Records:
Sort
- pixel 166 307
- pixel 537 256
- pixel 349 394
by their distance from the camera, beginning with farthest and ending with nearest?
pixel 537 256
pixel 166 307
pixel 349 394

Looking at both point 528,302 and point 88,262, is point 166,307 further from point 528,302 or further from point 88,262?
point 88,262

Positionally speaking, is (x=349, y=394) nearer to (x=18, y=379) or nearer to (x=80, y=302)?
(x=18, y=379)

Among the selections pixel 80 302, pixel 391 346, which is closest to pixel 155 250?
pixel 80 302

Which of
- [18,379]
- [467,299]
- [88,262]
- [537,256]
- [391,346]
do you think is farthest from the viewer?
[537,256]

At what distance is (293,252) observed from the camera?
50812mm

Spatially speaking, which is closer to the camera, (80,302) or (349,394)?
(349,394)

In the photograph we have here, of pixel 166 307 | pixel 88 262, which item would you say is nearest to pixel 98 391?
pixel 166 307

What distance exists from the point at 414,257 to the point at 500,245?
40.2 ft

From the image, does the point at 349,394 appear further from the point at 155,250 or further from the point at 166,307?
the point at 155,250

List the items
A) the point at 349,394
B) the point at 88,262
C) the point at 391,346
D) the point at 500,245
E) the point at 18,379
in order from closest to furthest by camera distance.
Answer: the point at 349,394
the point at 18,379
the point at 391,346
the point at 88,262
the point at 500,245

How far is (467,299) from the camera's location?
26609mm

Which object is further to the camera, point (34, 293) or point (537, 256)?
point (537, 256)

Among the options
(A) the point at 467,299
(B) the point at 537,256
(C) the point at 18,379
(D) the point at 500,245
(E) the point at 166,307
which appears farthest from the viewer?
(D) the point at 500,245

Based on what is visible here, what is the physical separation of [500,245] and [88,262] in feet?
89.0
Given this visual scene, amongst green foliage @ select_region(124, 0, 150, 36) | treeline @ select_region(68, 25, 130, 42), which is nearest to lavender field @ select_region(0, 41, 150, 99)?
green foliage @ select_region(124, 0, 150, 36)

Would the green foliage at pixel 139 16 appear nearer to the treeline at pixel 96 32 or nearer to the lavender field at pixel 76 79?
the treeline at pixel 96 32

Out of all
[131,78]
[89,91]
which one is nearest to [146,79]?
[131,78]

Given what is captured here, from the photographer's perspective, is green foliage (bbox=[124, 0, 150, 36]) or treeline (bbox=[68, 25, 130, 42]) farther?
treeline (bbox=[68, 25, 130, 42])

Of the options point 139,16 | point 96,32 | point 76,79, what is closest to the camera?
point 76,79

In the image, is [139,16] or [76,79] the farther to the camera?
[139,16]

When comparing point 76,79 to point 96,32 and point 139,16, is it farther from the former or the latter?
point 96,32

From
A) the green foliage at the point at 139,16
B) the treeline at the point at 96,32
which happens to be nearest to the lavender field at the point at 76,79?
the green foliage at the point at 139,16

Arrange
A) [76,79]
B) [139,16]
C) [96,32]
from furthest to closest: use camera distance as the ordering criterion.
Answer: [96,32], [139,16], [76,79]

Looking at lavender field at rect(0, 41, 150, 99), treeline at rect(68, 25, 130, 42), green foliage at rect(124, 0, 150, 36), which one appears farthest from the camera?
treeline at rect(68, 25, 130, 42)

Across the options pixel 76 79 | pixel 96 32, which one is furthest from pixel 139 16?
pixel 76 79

Directions: Print the whole listing above again, line by line, without changing a single character.

Full solution:
Sort
- pixel 166 307
- pixel 537 256
- pixel 349 394
by their distance from the camera, beginning with farthest and ending with nearest?
pixel 537 256
pixel 166 307
pixel 349 394

Looking at both point 528,302 and point 88,262, is point 166,307 further from point 528,302 or further from point 88,262?
point 88,262

Positionally speaking, is (x=349, y=394) nearer to (x=18, y=379) or nearer to (x=80, y=302)?
(x=18, y=379)

Among the selections pixel 80 302, pixel 391 346, which is closest to pixel 155 250?
pixel 80 302

Which of
- [18,379]
- [467,299]
- [88,262]
- [537,256]
- [391,346]
do you think is farthest from the viewer?
[537,256]

At what distance is (293,252) observed from the camera?
50812mm

Spatially speaking, which is closer to the camera, (80,302) or (349,394)?
(349,394)

In the photograph we have here, of pixel 166 307 | pixel 88 262, which item would you say is nearest to pixel 98 391?
pixel 166 307

What distance exists from the point at 414,257 to the point at 500,245?
40.2 ft

From the image, does the point at 349,394 appear further from the point at 155,250 or further from the point at 166,307?
the point at 155,250

List the items
A) the point at 349,394
B) the point at 88,262
C) the point at 391,346
D) the point at 500,245
E) the point at 18,379
in order from closest to furthest by camera distance.
Answer: the point at 349,394
the point at 18,379
the point at 391,346
the point at 88,262
the point at 500,245

How far is (467,299) from the camera's location?
26609mm

Which object is further to the camera, point (34, 293) or point (537, 256)?
point (537, 256)

Among the options
(A) the point at 467,299
(B) the point at 537,256
(C) the point at 18,379
(D) the point at 500,245
(E) the point at 166,307
which appears farthest from the viewer?
(D) the point at 500,245

Based on what is visible here, what is the physical separation of [500,245] and [88,262] in feet?
89.0
Given this visual scene, amongst green foliage @ select_region(124, 0, 150, 36) | treeline @ select_region(68, 25, 130, 42), which is nearest to lavender field @ select_region(0, 41, 150, 99)?
green foliage @ select_region(124, 0, 150, 36)

Would the green foliage at pixel 139 16 appear nearer to the treeline at pixel 96 32 or nearer to the lavender field at pixel 76 79?
the treeline at pixel 96 32

Out of all
[131,78]
[89,91]
which one is nearest to [146,79]?
[131,78]

Given what is captured here, from the photographer's perspective, is green foliage (bbox=[124, 0, 150, 36]) or treeline (bbox=[68, 25, 130, 42]) farther?
treeline (bbox=[68, 25, 130, 42])

Of the options point 139,16 | point 96,32 | point 76,79, what is closest to the camera?
point 76,79

In the image, is [139,16] or [76,79] the farther to the camera?
[139,16]

When comparing point 76,79 to point 96,32 and point 139,16, is it farther from the former or the latter?
point 96,32

From
A) the green foliage at the point at 139,16
B) the treeline at the point at 96,32
which happens to be nearest to the lavender field at the point at 76,79?
the green foliage at the point at 139,16

Arrange
A) [76,79]
B) [139,16]
C) [96,32]
from furthest to closest: use camera distance as the ordering criterion.
Answer: [96,32], [139,16], [76,79]

Looking at lavender field at rect(0, 41, 150, 99), treeline at rect(68, 25, 130, 42), green foliage at rect(124, 0, 150, 36), which one appears farthest from the camera?
treeline at rect(68, 25, 130, 42)

Across the options pixel 76 79 | pixel 96 32, which one is furthest from pixel 139 16?
pixel 76 79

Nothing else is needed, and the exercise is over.